(Stored records)
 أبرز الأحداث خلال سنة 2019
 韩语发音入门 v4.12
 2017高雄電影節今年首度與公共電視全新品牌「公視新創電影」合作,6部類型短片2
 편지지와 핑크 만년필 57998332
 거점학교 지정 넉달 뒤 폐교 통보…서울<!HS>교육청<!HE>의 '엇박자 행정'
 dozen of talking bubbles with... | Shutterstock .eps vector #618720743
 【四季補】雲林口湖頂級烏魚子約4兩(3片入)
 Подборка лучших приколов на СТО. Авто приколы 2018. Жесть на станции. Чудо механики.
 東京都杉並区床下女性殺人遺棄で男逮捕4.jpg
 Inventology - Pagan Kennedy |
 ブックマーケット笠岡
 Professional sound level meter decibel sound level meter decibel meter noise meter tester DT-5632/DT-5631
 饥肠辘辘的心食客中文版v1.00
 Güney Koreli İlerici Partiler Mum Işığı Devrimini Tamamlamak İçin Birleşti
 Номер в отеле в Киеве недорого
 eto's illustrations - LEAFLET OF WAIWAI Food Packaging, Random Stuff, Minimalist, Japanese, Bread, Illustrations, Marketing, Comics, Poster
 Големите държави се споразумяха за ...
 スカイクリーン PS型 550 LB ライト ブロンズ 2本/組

» **What to do**
Within the data above, the span starting at the line containing "2017高雄電影節今年首度與" and ending at the line containing "eto's illustrations - LEAFLET" is to be retyped exactly, with no other lines.

» **Written answer**
 2017高雄電影節今年首度與公共電視全新品牌「公視新創電影」合作,6部類型短片2
 편지지와 핑크 만년필 57998332
 거점학교 지정 넉달 뒤 폐교 통보…서울<!HS>교육청<!HE>의 '엇박자 행정'
 dozen of talking bubbles with... | Shutterstock .eps vector #618720743
 【四季補】雲林口湖頂級烏魚子約4兩(3片入)
 Подборка лучших приколов на СТО. Авто приколы 2018. Жесть на станции. Чудо механики.
 東京都杉並区床下女性殺人遺棄で男逮捕4.jpg
 Inventology - Pagan Kennedy |
 ブックマーケット笠岡
 Professional sound level meter decibel sound level meter decibel meter noise meter tester DT-5632/DT-5631
 饥肠辘辘的心食客中文版v1.00
 Güney Koreli İlerici Partiler Mum Işığı Devrimini Tamamlamak İçin Birleşti
 Номер в отеле в Киеве недорого
 eto's illustrations - LEAFLET OF WAIWAI Food Packaging, Random Stuff, Minimalist, Japanese, Bread, Illustrations, Marketing, Comics, Poster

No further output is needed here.